The changes satisfied the government, but Love says it didn’t have much of an effect on the fans. “The people didn’t pay attention to it,” Love says. “They got right into it.”

Down for the count

Saturday Nite Wrestlin’ came to an end in a deservedly dramatic fashion. In September 1977 a generator overheated, caught fire, and burned WOAY’s studios to the ground. The station, scrambling to get back on air, moved its operations next door into the auditorium where matches were broadcast. When everything was back up and running two months later, WOAY had nowhere to host its wrestling program and lacked the equipment to do a remote broadcast. It was the end of a 23-year run. “A year longer than Gunsmoke,” Love says.

There’s no way to really know how popular Saturday Nite Wrestlin’ was during its run. Thomas, a consummate penny pincher, refused to pay for Nielsen and Arbitron ratings. But in 1972 he hatched a scheme to get his own demographic data: he convinced Love to run for a spot at the Democratic National Convention. Since it was a statewide election based mostly on name recognition, Thomas knew he could tell where his station was most popular by seeing which counties gave Love the most votes. Love came in ninth out of nine delegates, but was the top vote-getter for Nicholas, Clay, Fayette, and Raleigh counties.
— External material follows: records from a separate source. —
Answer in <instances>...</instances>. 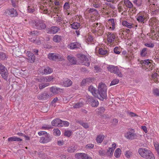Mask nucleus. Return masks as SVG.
I'll return each mask as SVG.
<instances>
[{
    "label": "nucleus",
    "mask_w": 159,
    "mask_h": 159,
    "mask_svg": "<svg viewBox=\"0 0 159 159\" xmlns=\"http://www.w3.org/2000/svg\"><path fill=\"white\" fill-rule=\"evenodd\" d=\"M139 154L143 157L146 159H155L152 152L149 149L145 148H140L138 151Z\"/></svg>",
    "instance_id": "f257e3e1"
},
{
    "label": "nucleus",
    "mask_w": 159,
    "mask_h": 159,
    "mask_svg": "<svg viewBox=\"0 0 159 159\" xmlns=\"http://www.w3.org/2000/svg\"><path fill=\"white\" fill-rule=\"evenodd\" d=\"M107 86L103 83L99 84L98 86V91L101 98L99 99L103 101L107 97Z\"/></svg>",
    "instance_id": "f03ea898"
},
{
    "label": "nucleus",
    "mask_w": 159,
    "mask_h": 159,
    "mask_svg": "<svg viewBox=\"0 0 159 159\" xmlns=\"http://www.w3.org/2000/svg\"><path fill=\"white\" fill-rule=\"evenodd\" d=\"M108 71L111 73H113L119 77H123V75L118 69V67L112 65H109L107 67Z\"/></svg>",
    "instance_id": "7ed1b4c3"
},
{
    "label": "nucleus",
    "mask_w": 159,
    "mask_h": 159,
    "mask_svg": "<svg viewBox=\"0 0 159 159\" xmlns=\"http://www.w3.org/2000/svg\"><path fill=\"white\" fill-rule=\"evenodd\" d=\"M32 25L35 28L39 30L44 29L46 27V25L42 20H34Z\"/></svg>",
    "instance_id": "20e7f679"
},
{
    "label": "nucleus",
    "mask_w": 159,
    "mask_h": 159,
    "mask_svg": "<svg viewBox=\"0 0 159 159\" xmlns=\"http://www.w3.org/2000/svg\"><path fill=\"white\" fill-rule=\"evenodd\" d=\"M53 96L52 94L47 92H44L39 94L38 98L40 100H45L50 98Z\"/></svg>",
    "instance_id": "39448f33"
},
{
    "label": "nucleus",
    "mask_w": 159,
    "mask_h": 159,
    "mask_svg": "<svg viewBox=\"0 0 159 159\" xmlns=\"http://www.w3.org/2000/svg\"><path fill=\"white\" fill-rule=\"evenodd\" d=\"M52 140V138L49 134L47 135L43 136L40 138L39 142L40 143L43 144L47 143Z\"/></svg>",
    "instance_id": "423d86ee"
},
{
    "label": "nucleus",
    "mask_w": 159,
    "mask_h": 159,
    "mask_svg": "<svg viewBox=\"0 0 159 159\" xmlns=\"http://www.w3.org/2000/svg\"><path fill=\"white\" fill-rule=\"evenodd\" d=\"M147 18V15L144 12L139 13L137 16L136 19L139 23H143Z\"/></svg>",
    "instance_id": "0eeeda50"
},
{
    "label": "nucleus",
    "mask_w": 159,
    "mask_h": 159,
    "mask_svg": "<svg viewBox=\"0 0 159 159\" xmlns=\"http://www.w3.org/2000/svg\"><path fill=\"white\" fill-rule=\"evenodd\" d=\"M48 58L50 60L55 61L60 60L61 59V57L60 55L54 53H49L48 55Z\"/></svg>",
    "instance_id": "6e6552de"
},
{
    "label": "nucleus",
    "mask_w": 159,
    "mask_h": 159,
    "mask_svg": "<svg viewBox=\"0 0 159 159\" xmlns=\"http://www.w3.org/2000/svg\"><path fill=\"white\" fill-rule=\"evenodd\" d=\"M7 15L11 17H15L17 16V12L15 9L11 8L7 10L6 11Z\"/></svg>",
    "instance_id": "1a4fd4ad"
},
{
    "label": "nucleus",
    "mask_w": 159,
    "mask_h": 159,
    "mask_svg": "<svg viewBox=\"0 0 159 159\" xmlns=\"http://www.w3.org/2000/svg\"><path fill=\"white\" fill-rule=\"evenodd\" d=\"M116 35L115 34L108 32L107 34V40L108 43H113L115 39Z\"/></svg>",
    "instance_id": "9d476101"
},
{
    "label": "nucleus",
    "mask_w": 159,
    "mask_h": 159,
    "mask_svg": "<svg viewBox=\"0 0 159 159\" xmlns=\"http://www.w3.org/2000/svg\"><path fill=\"white\" fill-rule=\"evenodd\" d=\"M40 11L41 13L46 14H50L52 12L51 8H47V7L43 6H40Z\"/></svg>",
    "instance_id": "9b49d317"
},
{
    "label": "nucleus",
    "mask_w": 159,
    "mask_h": 159,
    "mask_svg": "<svg viewBox=\"0 0 159 159\" xmlns=\"http://www.w3.org/2000/svg\"><path fill=\"white\" fill-rule=\"evenodd\" d=\"M80 60L82 61V63L84 65L89 66L90 65V61L84 55L81 56Z\"/></svg>",
    "instance_id": "f8f14e48"
},
{
    "label": "nucleus",
    "mask_w": 159,
    "mask_h": 159,
    "mask_svg": "<svg viewBox=\"0 0 159 159\" xmlns=\"http://www.w3.org/2000/svg\"><path fill=\"white\" fill-rule=\"evenodd\" d=\"M26 53L29 61L31 63L34 62L35 60V57L34 54L29 51H27Z\"/></svg>",
    "instance_id": "ddd939ff"
},
{
    "label": "nucleus",
    "mask_w": 159,
    "mask_h": 159,
    "mask_svg": "<svg viewBox=\"0 0 159 159\" xmlns=\"http://www.w3.org/2000/svg\"><path fill=\"white\" fill-rule=\"evenodd\" d=\"M60 30L59 28L57 26L52 27L49 28L48 30V33L49 34H55Z\"/></svg>",
    "instance_id": "4468645a"
},
{
    "label": "nucleus",
    "mask_w": 159,
    "mask_h": 159,
    "mask_svg": "<svg viewBox=\"0 0 159 159\" xmlns=\"http://www.w3.org/2000/svg\"><path fill=\"white\" fill-rule=\"evenodd\" d=\"M80 47V44L77 42L71 43L69 45V47L72 49L79 48Z\"/></svg>",
    "instance_id": "2eb2a0df"
},
{
    "label": "nucleus",
    "mask_w": 159,
    "mask_h": 159,
    "mask_svg": "<svg viewBox=\"0 0 159 159\" xmlns=\"http://www.w3.org/2000/svg\"><path fill=\"white\" fill-rule=\"evenodd\" d=\"M122 24L123 26H125L129 29H131L134 28V25L131 23H129L125 20L123 21L122 22Z\"/></svg>",
    "instance_id": "dca6fc26"
},
{
    "label": "nucleus",
    "mask_w": 159,
    "mask_h": 159,
    "mask_svg": "<svg viewBox=\"0 0 159 159\" xmlns=\"http://www.w3.org/2000/svg\"><path fill=\"white\" fill-rule=\"evenodd\" d=\"M60 121H61V120L58 118H57L52 121L51 123V125L53 126L60 127V126H59L60 125Z\"/></svg>",
    "instance_id": "f3484780"
},
{
    "label": "nucleus",
    "mask_w": 159,
    "mask_h": 159,
    "mask_svg": "<svg viewBox=\"0 0 159 159\" xmlns=\"http://www.w3.org/2000/svg\"><path fill=\"white\" fill-rule=\"evenodd\" d=\"M88 90L93 94V95L95 97H98V95L96 93V90L95 88L93 86L90 85L89 86Z\"/></svg>",
    "instance_id": "a211bd4d"
},
{
    "label": "nucleus",
    "mask_w": 159,
    "mask_h": 159,
    "mask_svg": "<svg viewBox=\"0 0 159 159\" xmlns=\"http://www.w3.org/2000/svg\"><path fill=\"white\" fill-rule=\"evenodd\" d=\"M21 52L19 47L16 48L13 50V55L15 57H19L20 55Z\"/></svg>",
    "instance_id": "6ab92c4d"
},
{
    "label": "nucleus",
    "mask_w": 159,
    "mask_h": 159,
    "mask_svg": "<svg viewBox=\"0 0 159 159\" xmlns=\"http://www.w3.org/2000/svg\"><path fill=\"white\" fill-rule=\"evenodd\" d=\"M84 104L82 102H79L76 103H72L71 106L74 108H79L84 106Z\"/></svg>",
    "instance_id": "aec40b11"
},
{
    "label": "nucleus",
    "mask_w": 159,
    "mask_h": 159,
    "mask_svg": "<svg viewBox=\"0 0 159 159\" xmlns=\"http://www.w3.org/2000/svg\"><path fill=\"white\" fill-rule=\"evenodd\" d=\"M50 91L52 93L53 95L54 94H58L61 90L59 88H57L55 87H52L50 88Z\"/></svg>",
    "instance_id": "412c9836"
},
{
    "label": "nucleus",
    "mask_w": 159,
    "mask_h": 159,
    "mask_svg": "<svg viewBox=\"0 0 159 159\" xmlns=\"http://www.w3.org/2000/svg\"><path fill=\"white\" fill-rule=\"evenodd\" d=\"M53 70L52 68L48 66L44 68L42 73L45 75H47L51 74Z\"/></svg>",
    "instance_id": "4be33fe9"
},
For Love, it was an introduction to a whole new kind of bloodsport. He ran several more times for the Democratic National Convention and, in 1994, he was elected to the West Virginia State Senate. He served 15 years in the chamber before retiring. Then, in 2017 and at the age of 83, he was sworn in for his first term in the West Virginia House of Delegates.

Love has now spent longer as a politician than he was a wrestling announcer. But he knows Saturday Nite Wrestlin’ will be his legacy. “We could go anywhere right now and if we met 10 people, eight of them—if they’re over 40—would say ‘I used to sit on Grandpa’s lap and watch you,’” he says. “It was everybody’s Saturday night opera.”